Home prices in the United States edged up a slight 0.7% between May and June, making it the third consecutive month-over-month jump in prices. However the value of homes in some core areas saw heavy declines.
Prices fell 6.8% over year ago levels, according to CoreLogic's June Home Price Index.
Single-family homes in Chicago declined the most, showing a 13.4% dip. Phoenix also saw a whopping 11.4% decline. All other markets on the downswing show a single-digit decline (See chart below).
The data and analytics firm, which includes distressed sales data in its final report, said when excluding distressed properties, year-over-year prices in June fell by 1.1% from last year and by 2.1% between May 2010 and May 2011.
"While there is a consistent and sustained seasonal improvement in prices over the last three months, prices are lower than a year ago due to the decline in prices after the expiration of the tax credit last year," said Mark Fleming, chief economist for CoreLogic. "The difference between the overall HPI and our index excluding distressed sales indicates that the price declines are more concentrated in the distressed sales market."
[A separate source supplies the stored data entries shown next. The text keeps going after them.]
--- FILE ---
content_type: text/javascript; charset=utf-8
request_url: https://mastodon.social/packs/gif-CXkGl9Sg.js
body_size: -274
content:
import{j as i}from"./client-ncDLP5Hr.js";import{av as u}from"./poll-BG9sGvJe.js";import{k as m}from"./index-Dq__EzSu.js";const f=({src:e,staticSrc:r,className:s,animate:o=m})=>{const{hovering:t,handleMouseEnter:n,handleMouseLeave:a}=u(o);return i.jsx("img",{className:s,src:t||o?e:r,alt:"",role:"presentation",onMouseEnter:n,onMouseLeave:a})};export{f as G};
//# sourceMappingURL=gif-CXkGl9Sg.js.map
The five states with the highest price appreciation rate when accounting for distressed sales included New York, District of Columbia, North Dakota, Alaska and Nebraska.
Excluding distressed sales, North Dakota, New York, West Virginia, Texas and Vermont had the highest price appreciation rate.
The states with the greatest depreciation rate included Nevada, Idaho, Arizona, Illinois and Minnesota.